→ GIVEN EXERCISE
Count the lines in the items below that contain the string "Returning", with case counting, and reply with only that number.
>> Start
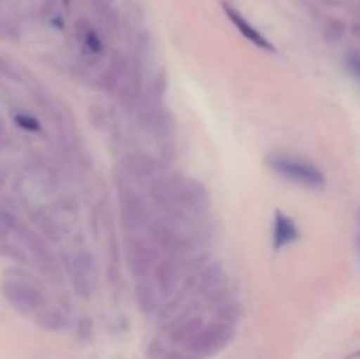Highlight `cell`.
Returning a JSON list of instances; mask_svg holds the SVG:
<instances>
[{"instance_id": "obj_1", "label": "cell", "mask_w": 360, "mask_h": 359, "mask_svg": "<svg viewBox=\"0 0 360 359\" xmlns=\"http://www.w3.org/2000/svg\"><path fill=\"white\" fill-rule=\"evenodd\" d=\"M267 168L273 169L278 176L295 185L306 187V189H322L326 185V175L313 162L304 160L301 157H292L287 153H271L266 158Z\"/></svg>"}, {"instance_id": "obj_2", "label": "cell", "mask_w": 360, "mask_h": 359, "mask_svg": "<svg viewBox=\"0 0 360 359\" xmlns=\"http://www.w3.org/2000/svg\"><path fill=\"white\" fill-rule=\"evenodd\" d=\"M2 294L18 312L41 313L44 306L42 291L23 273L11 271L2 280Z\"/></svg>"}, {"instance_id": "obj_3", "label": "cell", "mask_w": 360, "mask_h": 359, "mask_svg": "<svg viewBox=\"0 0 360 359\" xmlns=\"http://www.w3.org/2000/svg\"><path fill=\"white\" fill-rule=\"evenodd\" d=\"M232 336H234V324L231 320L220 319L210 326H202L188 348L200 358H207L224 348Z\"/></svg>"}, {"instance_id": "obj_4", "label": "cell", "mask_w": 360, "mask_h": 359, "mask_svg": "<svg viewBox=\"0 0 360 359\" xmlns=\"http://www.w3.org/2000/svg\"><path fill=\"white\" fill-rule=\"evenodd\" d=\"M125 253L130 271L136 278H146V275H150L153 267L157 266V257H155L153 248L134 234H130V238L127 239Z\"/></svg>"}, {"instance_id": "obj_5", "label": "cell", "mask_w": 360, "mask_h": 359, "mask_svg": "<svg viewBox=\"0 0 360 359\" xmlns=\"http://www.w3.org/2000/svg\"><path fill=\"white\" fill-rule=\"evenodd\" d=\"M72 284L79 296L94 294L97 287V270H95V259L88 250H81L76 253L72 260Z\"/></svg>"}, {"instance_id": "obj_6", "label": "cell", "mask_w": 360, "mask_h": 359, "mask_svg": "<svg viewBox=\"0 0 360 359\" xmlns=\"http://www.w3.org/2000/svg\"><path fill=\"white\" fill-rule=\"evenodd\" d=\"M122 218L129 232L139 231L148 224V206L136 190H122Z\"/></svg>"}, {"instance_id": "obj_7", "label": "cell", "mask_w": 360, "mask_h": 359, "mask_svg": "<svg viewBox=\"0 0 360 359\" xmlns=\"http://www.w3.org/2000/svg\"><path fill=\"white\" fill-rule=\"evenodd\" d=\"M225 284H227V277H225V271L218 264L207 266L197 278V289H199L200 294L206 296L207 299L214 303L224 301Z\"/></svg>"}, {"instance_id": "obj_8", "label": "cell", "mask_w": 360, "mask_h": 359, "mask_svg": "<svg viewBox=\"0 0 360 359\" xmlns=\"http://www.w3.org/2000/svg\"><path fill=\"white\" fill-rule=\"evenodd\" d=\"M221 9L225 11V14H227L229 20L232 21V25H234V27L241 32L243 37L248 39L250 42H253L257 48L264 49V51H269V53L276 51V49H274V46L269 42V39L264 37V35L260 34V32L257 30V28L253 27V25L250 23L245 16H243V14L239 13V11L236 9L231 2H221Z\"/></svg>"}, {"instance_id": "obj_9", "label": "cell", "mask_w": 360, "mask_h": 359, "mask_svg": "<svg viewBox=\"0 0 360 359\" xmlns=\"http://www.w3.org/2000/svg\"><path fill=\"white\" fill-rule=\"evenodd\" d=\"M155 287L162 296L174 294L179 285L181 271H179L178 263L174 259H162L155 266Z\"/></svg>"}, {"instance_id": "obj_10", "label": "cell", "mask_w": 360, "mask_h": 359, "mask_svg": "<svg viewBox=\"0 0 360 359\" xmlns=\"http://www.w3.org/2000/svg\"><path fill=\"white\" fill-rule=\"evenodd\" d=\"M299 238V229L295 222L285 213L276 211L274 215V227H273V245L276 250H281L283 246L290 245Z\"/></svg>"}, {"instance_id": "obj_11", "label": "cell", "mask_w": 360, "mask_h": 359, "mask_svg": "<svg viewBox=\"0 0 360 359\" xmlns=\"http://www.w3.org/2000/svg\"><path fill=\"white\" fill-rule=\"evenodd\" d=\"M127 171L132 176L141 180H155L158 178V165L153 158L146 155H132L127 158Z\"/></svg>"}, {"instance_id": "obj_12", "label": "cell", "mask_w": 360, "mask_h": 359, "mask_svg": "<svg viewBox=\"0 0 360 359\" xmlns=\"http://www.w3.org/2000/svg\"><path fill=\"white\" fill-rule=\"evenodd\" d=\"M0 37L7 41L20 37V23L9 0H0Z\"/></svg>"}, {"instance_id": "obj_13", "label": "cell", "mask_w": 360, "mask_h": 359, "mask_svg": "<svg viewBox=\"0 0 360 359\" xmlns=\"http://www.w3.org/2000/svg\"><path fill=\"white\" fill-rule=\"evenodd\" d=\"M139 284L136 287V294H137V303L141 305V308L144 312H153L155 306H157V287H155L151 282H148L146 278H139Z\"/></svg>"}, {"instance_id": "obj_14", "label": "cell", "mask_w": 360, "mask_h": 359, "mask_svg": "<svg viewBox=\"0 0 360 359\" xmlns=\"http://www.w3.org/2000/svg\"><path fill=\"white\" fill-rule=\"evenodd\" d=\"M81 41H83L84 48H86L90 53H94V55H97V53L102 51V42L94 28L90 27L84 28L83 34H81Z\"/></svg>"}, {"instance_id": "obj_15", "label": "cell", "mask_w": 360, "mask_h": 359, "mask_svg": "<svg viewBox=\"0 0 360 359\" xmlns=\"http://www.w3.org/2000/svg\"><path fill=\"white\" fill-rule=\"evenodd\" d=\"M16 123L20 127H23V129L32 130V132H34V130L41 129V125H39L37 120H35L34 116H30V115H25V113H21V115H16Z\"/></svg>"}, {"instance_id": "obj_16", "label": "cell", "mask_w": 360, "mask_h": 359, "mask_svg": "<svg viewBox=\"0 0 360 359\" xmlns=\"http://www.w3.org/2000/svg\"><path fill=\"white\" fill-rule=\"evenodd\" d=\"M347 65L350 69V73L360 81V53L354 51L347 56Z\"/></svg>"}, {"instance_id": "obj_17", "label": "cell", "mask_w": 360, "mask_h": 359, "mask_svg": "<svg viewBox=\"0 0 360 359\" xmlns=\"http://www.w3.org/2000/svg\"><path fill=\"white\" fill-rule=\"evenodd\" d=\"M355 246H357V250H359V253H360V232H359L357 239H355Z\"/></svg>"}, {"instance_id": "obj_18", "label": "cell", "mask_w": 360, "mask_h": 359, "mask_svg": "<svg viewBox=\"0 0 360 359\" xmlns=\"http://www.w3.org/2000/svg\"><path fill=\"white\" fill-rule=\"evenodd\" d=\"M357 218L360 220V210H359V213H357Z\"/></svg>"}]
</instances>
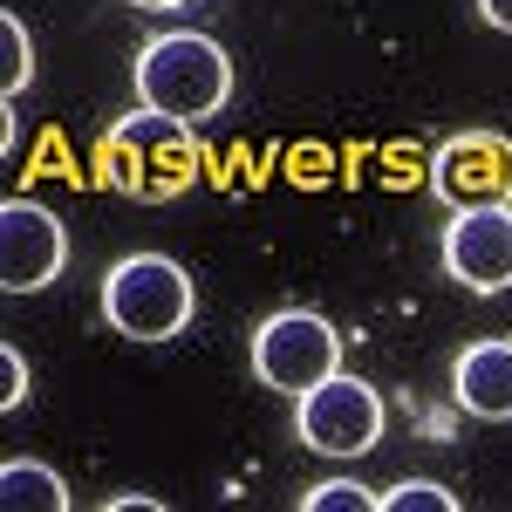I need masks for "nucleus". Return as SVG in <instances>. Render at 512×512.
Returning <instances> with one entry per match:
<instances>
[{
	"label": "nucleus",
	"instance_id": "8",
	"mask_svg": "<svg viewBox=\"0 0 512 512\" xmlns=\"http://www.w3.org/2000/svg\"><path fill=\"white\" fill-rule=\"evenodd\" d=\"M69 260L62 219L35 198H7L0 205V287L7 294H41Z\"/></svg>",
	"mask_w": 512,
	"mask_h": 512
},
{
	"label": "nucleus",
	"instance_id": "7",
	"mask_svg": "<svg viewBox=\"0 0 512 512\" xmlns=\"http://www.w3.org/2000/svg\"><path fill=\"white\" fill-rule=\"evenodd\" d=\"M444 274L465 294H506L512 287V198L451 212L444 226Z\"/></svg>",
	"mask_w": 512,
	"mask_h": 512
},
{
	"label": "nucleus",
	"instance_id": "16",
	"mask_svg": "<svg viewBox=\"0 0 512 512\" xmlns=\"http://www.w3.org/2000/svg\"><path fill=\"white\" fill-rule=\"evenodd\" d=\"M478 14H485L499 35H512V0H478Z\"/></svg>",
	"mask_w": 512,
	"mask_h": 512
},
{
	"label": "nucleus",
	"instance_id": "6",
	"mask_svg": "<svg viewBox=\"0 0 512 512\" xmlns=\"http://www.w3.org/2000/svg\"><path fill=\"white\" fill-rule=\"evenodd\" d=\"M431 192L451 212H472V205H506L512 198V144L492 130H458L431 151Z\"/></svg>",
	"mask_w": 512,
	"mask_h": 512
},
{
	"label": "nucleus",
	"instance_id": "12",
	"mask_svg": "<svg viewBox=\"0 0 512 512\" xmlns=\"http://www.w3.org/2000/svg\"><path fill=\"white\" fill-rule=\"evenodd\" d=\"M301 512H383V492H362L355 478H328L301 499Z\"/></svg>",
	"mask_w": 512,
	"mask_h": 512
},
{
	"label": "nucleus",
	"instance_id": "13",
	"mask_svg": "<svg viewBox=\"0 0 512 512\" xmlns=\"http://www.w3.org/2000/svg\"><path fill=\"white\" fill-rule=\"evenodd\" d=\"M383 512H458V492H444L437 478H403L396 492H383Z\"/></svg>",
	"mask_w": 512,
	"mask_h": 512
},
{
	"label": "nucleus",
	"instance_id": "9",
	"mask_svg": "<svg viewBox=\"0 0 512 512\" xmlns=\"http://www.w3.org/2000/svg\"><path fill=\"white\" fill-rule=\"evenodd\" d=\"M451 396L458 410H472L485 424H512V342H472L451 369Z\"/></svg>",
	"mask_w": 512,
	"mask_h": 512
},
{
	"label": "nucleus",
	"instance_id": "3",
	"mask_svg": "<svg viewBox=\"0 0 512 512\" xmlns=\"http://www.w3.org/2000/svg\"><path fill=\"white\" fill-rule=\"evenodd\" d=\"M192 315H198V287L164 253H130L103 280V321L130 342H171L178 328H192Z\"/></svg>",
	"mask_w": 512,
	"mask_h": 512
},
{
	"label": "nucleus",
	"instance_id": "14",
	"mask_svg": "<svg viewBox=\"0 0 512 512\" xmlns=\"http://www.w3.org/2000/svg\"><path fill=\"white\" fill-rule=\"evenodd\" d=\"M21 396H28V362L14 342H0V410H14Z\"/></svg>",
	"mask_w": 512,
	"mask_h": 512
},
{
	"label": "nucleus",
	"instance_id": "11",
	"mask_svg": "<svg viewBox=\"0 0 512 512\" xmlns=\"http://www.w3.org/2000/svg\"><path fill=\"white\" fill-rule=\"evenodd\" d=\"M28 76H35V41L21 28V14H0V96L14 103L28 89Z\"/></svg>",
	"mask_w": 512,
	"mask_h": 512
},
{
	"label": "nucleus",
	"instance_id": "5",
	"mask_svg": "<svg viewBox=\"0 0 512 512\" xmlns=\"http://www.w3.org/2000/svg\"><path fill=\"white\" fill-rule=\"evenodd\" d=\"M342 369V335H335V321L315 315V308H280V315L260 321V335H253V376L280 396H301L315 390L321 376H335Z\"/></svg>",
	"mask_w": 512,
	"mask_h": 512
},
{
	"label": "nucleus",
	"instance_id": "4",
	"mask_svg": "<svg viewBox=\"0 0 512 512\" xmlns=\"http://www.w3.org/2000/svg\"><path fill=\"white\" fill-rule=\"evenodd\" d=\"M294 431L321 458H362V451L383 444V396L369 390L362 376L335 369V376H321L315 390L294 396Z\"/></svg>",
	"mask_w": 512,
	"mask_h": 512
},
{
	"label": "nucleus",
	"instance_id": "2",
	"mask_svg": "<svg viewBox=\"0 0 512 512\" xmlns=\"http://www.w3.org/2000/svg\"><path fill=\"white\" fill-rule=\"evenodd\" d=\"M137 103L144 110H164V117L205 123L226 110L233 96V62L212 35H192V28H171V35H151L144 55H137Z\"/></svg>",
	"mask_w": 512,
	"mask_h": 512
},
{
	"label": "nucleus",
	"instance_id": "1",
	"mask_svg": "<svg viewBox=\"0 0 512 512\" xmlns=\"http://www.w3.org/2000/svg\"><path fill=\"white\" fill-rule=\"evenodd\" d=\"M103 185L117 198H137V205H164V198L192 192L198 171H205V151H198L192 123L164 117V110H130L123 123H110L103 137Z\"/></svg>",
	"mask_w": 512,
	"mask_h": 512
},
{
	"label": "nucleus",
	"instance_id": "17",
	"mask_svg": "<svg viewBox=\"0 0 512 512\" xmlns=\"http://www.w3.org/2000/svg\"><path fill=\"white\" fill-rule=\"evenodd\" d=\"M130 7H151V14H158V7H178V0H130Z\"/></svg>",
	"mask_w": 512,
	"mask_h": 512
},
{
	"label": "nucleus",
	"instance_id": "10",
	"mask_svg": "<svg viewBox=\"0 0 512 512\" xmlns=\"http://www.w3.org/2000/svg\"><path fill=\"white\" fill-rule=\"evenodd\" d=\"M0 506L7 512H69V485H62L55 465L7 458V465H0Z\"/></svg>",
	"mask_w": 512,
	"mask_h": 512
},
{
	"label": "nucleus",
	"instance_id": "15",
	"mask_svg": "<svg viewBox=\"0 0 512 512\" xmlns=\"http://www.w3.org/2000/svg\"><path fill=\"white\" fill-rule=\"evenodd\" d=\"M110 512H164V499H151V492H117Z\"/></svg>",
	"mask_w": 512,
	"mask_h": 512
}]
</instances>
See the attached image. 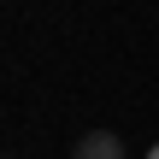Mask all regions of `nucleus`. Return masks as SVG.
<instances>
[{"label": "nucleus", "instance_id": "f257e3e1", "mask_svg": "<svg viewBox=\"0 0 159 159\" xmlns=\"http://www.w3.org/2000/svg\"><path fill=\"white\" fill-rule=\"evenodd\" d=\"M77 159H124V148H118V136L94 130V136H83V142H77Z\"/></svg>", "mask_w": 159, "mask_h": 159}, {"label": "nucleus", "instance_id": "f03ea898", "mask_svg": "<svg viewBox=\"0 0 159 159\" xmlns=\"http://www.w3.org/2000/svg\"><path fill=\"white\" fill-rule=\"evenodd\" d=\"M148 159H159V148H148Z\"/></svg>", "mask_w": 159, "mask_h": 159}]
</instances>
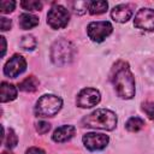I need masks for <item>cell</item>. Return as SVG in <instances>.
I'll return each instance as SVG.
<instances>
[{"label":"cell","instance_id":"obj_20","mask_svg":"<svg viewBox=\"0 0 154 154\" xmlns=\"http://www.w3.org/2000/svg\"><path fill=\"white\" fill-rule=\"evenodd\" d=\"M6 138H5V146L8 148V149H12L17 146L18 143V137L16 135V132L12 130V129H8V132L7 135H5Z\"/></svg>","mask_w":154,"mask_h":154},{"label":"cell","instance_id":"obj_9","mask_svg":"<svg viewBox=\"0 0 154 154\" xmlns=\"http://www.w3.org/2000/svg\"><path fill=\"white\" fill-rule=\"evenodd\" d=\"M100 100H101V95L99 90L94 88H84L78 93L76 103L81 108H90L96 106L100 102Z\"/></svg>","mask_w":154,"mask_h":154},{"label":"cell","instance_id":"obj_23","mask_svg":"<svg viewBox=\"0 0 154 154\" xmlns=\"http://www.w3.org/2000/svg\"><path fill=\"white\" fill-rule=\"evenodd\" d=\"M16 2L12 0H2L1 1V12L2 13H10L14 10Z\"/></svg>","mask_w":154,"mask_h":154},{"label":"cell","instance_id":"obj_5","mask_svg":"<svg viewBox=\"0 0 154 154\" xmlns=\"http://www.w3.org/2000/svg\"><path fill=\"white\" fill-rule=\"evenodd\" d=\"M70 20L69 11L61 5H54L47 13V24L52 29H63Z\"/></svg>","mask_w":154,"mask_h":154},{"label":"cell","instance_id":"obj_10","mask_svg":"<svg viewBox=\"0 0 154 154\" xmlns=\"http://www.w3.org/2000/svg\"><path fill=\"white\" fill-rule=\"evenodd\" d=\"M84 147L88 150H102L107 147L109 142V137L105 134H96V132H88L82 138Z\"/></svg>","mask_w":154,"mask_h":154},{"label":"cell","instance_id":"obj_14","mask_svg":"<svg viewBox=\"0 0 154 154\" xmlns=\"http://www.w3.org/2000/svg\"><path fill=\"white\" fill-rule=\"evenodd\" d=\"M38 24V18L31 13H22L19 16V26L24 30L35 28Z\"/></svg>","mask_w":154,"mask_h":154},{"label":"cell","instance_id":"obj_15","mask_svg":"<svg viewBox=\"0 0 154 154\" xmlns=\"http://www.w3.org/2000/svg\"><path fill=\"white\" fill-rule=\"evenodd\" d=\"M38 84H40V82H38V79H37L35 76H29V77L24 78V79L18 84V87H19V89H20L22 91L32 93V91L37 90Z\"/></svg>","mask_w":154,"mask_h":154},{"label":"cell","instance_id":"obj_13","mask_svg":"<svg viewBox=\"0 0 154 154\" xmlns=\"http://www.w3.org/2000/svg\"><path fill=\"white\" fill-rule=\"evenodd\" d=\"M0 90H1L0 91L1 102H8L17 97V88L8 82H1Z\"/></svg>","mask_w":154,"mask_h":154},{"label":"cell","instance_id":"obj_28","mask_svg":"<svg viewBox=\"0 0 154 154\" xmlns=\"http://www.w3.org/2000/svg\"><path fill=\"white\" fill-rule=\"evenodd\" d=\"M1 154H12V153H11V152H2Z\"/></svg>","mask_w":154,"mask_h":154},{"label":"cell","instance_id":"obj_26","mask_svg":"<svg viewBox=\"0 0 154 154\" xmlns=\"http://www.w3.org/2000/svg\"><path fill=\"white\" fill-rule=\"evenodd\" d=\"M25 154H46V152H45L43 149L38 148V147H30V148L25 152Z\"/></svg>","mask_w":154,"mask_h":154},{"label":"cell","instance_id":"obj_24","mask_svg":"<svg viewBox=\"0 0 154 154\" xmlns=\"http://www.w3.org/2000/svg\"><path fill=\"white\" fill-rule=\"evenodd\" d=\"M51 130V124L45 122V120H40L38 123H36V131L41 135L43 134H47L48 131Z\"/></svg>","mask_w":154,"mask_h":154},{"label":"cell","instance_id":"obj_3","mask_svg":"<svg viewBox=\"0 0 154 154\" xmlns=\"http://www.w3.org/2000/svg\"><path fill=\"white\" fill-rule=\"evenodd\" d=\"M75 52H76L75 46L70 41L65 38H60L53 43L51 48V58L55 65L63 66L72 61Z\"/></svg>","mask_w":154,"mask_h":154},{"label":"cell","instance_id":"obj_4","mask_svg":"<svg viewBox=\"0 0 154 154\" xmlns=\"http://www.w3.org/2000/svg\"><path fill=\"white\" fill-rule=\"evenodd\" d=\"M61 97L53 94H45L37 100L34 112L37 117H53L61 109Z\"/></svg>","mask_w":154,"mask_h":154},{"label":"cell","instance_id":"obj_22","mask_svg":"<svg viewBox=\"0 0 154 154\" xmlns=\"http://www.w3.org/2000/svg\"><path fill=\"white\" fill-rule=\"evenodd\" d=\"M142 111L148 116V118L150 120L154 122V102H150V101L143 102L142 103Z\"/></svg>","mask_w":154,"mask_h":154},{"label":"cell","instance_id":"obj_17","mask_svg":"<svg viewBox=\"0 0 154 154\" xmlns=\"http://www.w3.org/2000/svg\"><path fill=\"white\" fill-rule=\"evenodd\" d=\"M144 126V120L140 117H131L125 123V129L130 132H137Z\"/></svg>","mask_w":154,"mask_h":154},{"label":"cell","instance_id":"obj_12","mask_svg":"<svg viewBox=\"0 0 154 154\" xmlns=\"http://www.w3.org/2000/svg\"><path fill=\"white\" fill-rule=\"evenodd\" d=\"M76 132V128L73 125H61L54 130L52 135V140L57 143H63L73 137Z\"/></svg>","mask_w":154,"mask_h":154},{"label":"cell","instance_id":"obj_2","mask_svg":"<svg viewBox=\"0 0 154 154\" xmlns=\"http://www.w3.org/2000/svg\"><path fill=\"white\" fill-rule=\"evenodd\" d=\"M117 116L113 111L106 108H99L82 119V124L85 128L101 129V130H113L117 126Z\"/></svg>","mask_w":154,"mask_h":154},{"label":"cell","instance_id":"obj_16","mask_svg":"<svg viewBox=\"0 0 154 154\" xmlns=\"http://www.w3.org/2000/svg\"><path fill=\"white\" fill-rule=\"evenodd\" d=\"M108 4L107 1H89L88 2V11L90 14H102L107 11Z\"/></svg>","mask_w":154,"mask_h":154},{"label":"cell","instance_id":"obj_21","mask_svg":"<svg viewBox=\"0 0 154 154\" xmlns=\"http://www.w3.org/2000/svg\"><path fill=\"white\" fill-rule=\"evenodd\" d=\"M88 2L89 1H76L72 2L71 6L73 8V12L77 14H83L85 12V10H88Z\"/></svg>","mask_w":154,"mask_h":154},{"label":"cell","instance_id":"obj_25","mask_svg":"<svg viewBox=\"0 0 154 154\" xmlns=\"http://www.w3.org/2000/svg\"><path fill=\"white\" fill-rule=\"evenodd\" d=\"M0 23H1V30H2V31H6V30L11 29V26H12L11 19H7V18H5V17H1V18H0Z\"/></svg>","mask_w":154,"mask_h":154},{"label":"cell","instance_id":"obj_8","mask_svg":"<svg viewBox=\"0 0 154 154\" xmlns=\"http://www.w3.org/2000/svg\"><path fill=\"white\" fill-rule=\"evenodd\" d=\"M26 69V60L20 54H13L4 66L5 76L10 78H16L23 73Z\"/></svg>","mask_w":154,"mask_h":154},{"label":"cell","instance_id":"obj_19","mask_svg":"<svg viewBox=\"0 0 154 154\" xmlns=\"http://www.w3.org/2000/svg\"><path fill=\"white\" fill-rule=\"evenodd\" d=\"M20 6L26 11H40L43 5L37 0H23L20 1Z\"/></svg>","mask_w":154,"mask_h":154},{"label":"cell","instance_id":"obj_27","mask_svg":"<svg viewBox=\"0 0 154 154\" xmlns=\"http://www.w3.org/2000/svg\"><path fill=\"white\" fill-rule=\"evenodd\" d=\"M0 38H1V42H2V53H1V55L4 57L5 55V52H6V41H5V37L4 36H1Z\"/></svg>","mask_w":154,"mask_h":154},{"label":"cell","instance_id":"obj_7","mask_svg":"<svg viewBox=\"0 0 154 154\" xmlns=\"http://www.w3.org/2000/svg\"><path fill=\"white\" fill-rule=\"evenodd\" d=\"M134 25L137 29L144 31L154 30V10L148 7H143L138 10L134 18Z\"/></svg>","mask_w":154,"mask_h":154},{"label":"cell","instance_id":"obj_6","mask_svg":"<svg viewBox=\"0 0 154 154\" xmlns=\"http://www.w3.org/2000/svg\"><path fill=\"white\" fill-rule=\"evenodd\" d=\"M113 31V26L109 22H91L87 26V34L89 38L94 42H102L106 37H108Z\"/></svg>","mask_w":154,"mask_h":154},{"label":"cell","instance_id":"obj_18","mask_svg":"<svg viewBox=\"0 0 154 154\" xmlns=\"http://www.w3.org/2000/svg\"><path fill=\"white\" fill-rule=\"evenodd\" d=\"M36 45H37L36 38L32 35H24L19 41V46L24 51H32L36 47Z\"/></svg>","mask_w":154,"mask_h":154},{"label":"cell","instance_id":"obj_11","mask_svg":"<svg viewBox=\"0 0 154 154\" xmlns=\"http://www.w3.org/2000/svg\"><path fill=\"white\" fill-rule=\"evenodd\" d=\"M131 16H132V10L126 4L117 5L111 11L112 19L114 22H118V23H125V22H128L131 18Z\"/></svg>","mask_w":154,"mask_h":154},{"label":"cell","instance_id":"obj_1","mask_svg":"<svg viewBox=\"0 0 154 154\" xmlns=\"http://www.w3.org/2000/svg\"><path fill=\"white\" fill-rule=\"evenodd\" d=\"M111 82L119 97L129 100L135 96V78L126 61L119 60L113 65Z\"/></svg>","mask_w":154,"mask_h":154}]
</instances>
>> End
→ RESULT OF THE EXERCISE
2